By contrast, commissioner Peirce urged the Investor Advisory Committee to promote a regulatory process for digital platforms that considers investor opportunity as well as investor protection. Peirce contended that investors “at times may be willing to take on more risk than the regulator thinks is prudent,” and so the regulatory process should not undercut an investor’s ability to interact with the latest technologies, have access to new types of assets, and try new products and services. She stated that a “healthy regulatory response” to such investor demand would not override investor decisions, but rather educate investors “using the same technologies through which they are investing.”

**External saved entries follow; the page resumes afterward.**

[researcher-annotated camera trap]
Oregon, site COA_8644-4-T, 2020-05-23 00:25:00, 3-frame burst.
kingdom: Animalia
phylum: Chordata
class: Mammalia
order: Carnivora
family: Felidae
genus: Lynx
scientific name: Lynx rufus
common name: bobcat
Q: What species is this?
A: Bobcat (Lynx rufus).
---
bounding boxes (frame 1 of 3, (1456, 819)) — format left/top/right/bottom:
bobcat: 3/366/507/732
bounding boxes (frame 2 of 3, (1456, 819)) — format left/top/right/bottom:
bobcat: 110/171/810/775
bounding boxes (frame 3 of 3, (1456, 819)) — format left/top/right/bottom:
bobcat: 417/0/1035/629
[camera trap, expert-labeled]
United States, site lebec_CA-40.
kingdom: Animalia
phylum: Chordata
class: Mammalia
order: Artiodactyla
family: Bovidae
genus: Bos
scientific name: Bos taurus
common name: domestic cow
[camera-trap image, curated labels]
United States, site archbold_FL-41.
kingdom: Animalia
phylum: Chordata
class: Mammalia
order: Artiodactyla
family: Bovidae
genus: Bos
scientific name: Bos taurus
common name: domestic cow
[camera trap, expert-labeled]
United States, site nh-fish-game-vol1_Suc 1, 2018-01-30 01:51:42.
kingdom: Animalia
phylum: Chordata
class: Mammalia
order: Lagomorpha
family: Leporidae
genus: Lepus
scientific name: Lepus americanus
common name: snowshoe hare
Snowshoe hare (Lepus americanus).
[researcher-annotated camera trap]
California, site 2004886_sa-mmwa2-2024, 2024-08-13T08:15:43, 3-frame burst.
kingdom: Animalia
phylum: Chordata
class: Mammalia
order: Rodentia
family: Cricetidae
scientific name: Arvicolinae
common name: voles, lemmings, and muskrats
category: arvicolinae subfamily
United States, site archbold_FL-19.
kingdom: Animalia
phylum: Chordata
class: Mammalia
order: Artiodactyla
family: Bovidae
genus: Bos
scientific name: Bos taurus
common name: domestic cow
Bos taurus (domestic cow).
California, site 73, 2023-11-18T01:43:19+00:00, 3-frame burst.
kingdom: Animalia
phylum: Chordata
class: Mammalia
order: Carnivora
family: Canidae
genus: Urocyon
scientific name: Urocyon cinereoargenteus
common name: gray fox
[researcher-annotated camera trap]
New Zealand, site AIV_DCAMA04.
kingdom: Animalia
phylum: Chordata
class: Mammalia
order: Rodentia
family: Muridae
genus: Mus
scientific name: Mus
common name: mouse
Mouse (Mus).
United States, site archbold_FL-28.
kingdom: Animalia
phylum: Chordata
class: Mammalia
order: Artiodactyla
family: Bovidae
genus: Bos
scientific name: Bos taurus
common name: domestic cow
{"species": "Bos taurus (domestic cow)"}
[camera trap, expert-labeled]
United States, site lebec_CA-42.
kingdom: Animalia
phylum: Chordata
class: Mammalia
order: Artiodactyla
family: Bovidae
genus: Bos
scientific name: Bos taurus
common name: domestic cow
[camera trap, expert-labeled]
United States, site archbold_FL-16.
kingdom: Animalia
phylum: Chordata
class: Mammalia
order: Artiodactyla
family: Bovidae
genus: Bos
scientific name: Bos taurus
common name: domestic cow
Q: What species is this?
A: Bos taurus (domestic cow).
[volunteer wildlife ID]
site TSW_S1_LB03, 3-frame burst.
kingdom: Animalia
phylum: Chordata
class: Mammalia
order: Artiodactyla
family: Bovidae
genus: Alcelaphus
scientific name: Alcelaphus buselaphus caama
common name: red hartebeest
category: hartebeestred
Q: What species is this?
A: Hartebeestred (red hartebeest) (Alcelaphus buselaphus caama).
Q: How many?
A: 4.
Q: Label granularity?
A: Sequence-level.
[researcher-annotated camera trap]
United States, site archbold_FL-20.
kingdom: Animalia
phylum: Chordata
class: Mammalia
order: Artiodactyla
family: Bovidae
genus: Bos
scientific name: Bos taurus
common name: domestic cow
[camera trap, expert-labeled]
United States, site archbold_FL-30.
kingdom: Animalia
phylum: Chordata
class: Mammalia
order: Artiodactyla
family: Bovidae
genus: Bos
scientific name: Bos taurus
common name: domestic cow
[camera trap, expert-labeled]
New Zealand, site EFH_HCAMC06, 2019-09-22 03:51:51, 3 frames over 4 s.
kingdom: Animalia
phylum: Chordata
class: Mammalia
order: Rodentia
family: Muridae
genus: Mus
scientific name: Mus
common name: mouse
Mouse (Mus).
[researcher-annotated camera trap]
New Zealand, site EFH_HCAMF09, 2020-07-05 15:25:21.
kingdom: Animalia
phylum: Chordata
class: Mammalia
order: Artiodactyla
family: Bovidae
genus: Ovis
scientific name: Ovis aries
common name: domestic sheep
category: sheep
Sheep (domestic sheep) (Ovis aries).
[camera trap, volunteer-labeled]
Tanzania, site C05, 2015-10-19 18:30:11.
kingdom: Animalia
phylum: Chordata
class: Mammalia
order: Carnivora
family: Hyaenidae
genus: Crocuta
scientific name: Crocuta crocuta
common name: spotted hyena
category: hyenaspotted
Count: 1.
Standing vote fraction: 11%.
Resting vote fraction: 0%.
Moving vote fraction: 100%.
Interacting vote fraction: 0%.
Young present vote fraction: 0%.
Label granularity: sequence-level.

Steven Lofchie, a partner at the law firm Cadwalader, wrote in a commentary: “There could hardly be a greater contrast in regulatory philosophies than there is between chair Gensler and commissioner Peirce. While Ms. Peirce is currently on the losing end of 3-2 votes, her remarks and dissents are significant in that they emphasize the possibility of individual autonomy and an acceptance of an individual’s willingness to take risk. In the best of all possible worlds, there might be some possibility for reconciliation of such opposing views, but these speeches suggest that that is not the trend line for the foreseeable future.”